== DATA SECTION ==
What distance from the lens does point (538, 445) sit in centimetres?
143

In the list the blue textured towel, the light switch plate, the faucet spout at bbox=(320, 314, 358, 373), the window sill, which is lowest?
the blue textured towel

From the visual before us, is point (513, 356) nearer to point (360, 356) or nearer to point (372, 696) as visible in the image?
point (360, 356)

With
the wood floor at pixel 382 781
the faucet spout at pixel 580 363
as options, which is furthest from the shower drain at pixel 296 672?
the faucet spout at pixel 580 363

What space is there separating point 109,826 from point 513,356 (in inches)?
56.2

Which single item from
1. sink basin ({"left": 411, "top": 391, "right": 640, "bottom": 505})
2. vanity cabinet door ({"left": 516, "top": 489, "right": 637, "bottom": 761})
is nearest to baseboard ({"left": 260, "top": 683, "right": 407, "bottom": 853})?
--
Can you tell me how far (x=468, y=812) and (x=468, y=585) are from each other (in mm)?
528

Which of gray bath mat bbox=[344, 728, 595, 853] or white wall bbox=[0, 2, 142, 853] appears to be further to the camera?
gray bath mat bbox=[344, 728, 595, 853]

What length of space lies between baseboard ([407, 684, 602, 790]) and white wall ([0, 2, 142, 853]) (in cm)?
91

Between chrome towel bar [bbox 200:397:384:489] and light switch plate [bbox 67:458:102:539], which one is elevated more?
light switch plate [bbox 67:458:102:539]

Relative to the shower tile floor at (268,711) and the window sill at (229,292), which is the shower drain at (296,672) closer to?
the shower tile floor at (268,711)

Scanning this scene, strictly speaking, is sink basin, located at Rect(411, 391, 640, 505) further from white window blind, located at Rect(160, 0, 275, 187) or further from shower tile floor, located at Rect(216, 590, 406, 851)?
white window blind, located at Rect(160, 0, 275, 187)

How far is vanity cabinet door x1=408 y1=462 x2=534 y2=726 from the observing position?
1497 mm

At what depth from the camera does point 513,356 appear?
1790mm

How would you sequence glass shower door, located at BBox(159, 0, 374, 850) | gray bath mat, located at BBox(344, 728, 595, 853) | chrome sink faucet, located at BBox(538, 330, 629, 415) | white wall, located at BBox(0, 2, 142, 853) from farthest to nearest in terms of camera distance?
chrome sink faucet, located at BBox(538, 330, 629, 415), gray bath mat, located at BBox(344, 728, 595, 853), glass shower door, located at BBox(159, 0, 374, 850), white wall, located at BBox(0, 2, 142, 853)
...
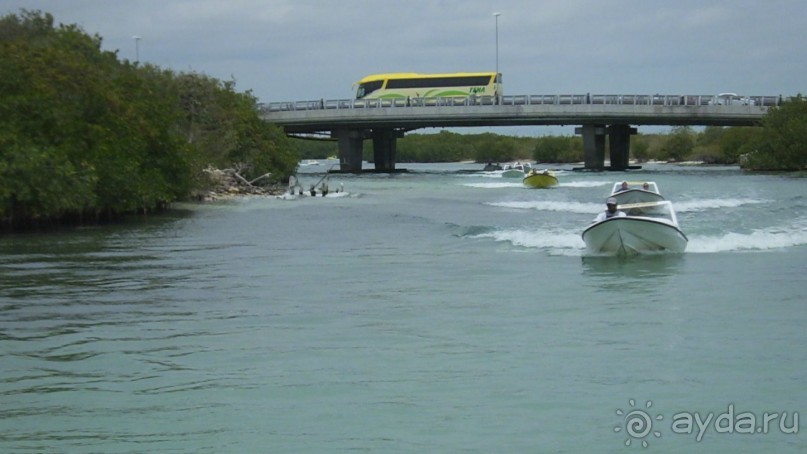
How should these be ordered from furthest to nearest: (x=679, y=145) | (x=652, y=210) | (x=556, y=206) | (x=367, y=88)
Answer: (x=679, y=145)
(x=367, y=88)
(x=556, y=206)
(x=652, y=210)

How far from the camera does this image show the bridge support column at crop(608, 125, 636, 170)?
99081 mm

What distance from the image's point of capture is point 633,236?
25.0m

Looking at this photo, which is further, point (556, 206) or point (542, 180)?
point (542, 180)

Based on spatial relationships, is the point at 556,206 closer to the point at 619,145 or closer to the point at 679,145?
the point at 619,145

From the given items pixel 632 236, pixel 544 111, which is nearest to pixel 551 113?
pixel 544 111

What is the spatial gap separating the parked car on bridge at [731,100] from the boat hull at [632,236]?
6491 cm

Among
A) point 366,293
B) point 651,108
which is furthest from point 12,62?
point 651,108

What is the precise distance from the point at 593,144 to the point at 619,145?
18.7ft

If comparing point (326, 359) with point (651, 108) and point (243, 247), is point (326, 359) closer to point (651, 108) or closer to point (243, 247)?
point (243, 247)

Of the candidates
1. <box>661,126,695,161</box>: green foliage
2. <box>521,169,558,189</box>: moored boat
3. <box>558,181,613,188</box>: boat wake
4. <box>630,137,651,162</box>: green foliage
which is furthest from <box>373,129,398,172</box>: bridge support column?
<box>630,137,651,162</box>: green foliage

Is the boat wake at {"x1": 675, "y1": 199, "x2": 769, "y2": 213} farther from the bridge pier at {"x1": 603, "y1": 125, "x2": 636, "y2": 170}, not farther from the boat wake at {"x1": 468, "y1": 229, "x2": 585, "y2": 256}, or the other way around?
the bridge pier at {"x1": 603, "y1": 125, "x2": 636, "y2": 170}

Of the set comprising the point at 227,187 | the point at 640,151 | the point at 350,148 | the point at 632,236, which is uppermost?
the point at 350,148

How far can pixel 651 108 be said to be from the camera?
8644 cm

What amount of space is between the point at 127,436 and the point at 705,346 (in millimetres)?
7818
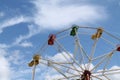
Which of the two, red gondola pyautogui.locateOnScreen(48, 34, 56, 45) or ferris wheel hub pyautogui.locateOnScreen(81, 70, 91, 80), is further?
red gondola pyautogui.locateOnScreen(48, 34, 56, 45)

== WHAT THE TASK REQUIRES ==
List every line in the items above that contains the word "does".

== FULL RESPONSE ==
What distance from the lens does point (538, 445) sit in centimetres?
At what depth from the camera does point 513,356 appear?
How far from the camera does this image show the bridge support column at crop(608, 125, 636, 170)?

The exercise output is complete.